Gerçi yasayı yapanların bu yasaları çıkarırken niyetinin kırsal nüfusun oy potansiyelinden yararlanıp seçimi kazanmak olduğu biliniyor, ama bir başka amacın da her şeye karşın hizmetlerin bu yasayla köylere ulaştırılması ve bu yapının doğal seyrini beklemeden sonuca ulaşmak olduğu da söylenebilir.

Zaten yasanın gerekçelerinden biri de önceki yıllarda çok sayıda küçük belediyenin büyükşehir içinde yetkili olmasının makro hizmetleri engellediği, nazım imar planlarının bütünlüğünü bozduğu yolunda.

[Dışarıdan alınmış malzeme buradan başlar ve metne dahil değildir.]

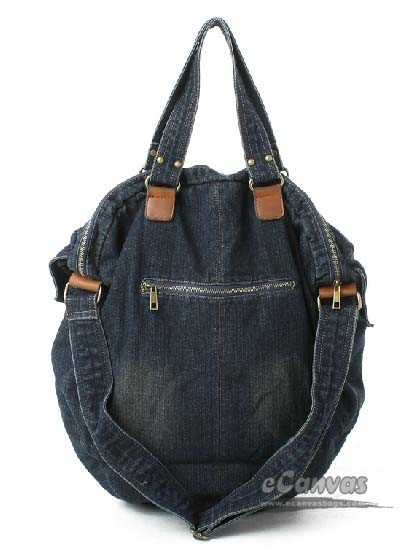Denim crossbody bag, blue jean book bag - E-CanvasBags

Şimdi bu haklı gerekçenin 2019 yılında İmar ve Şehircilik Bakanlığı lehine bozulduğu, şehirlerdeki planlamanın o şehrin belediyesinden alınarak bakanlığa verildiği gerçeği hatırlandığında, gerekçelerin kâğıt üstünde kaldığı görülecektir.

Ya da başka bir deyişle yenilikleri içselleştirmemiş, bu yüzden değişimleri yasa ve yönetmeliklerde arayan bir tavrın yansımasını bize göstermiyor mu?

****

Denilebilinir ki ne var bunda köylere hizmet götürülsün, bütün bu serzenişler de böylece son bulsun.

Galiba sorun daha derilerde dolayısıyla çözüm de zor…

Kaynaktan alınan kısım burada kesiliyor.